Start with the line containing "What is the distance" and write out each line through the end of the listing, exactly as given.

------ RECORDS SHOWN ------

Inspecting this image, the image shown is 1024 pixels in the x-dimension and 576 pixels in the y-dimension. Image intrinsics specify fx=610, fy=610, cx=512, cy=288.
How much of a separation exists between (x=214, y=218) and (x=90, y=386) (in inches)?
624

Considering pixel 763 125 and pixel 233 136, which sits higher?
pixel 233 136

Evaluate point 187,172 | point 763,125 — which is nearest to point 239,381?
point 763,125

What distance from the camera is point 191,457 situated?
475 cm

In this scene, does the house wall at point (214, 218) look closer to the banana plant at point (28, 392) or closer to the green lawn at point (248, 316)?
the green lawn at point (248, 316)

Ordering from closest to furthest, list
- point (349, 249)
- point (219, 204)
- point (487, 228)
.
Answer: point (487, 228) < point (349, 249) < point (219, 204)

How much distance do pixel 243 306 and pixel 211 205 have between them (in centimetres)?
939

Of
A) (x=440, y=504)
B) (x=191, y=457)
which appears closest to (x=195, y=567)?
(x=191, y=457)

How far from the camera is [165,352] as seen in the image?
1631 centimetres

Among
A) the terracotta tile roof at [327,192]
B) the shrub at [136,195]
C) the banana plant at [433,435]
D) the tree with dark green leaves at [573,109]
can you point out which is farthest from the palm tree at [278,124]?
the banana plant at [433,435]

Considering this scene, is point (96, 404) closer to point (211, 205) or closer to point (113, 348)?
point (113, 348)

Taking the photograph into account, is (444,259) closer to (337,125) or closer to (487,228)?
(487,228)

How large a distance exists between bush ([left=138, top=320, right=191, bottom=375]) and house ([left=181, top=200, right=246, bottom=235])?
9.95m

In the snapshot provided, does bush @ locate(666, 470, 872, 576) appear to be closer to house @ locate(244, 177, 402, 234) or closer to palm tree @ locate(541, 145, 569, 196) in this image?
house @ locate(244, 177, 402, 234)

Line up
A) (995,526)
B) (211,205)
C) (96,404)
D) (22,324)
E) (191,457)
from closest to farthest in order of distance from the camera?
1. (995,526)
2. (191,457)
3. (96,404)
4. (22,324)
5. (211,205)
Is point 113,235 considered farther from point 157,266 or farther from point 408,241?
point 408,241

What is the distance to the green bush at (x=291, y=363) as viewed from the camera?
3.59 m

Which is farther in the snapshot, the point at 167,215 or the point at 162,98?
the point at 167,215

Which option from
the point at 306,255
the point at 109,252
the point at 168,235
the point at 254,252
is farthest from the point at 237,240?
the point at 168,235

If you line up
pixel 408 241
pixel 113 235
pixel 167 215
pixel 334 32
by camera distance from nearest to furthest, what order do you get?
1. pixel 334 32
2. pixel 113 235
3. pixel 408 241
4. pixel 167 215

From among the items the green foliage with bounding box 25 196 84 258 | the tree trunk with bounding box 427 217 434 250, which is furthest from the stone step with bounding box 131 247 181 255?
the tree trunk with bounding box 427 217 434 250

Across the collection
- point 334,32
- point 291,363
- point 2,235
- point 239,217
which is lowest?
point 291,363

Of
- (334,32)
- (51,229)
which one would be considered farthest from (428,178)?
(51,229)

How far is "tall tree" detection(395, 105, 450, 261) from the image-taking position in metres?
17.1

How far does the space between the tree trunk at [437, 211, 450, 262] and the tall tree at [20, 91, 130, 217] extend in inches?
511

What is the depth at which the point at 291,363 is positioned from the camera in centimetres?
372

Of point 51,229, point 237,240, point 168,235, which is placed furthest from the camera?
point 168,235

------

* [OUTPUT FOR THIS TASK]:
What is the distance to the green bush at (x=291, y=363) as viewed from the camera?
3.59 m

Which is farther in the snapshot, the point at 167,215 or the point at 162,98?
the point at 167,215

Which option from
the point at 306,255
the point at 109,252
the point at 168,235
the point at 254,252
is farthest from the point at 237,240?
the point at 168,235

If you line up
pixel 408 241
pixel 113 235
pixel 167 215
pixel 334 32
by camera distance from nearest to furthest, what order do you get?
1. pixel 334 32
2. pixel 113 235
3. pixel 408 241
4. pixel 167 215

From among the items the green foliage with bounding box 25 196 84 258 | the tree trunk with bounding box 427 217 434 250, which is furthest from the stone step with bounding box 131 247 181 255?
the tree trunk with bounding box 427 217 434 250

Across the collection
- point 334,32
- point 291,363
- point 2,235
- point 239,217
which is lowest?
point 291,363

Of
- (334,32)
- (51,229)
which one would be considered farthest from (428,178)?
(51,229)

How far is "tall tree" detection(395, 105, 450, 261) from the image-taking position in metres?
17.1

How far does the space between the tree trunk at [437, 211, 450, 262] and the tall tree at [20, 91, 130, 217] extend in inches?
511

What is the depth at which the point at 291,363 is positioned from the camera in centimetres?
372

Of point 51,229, point 237,240, point 168,235, which is placed furthest from the camera?
point 168,235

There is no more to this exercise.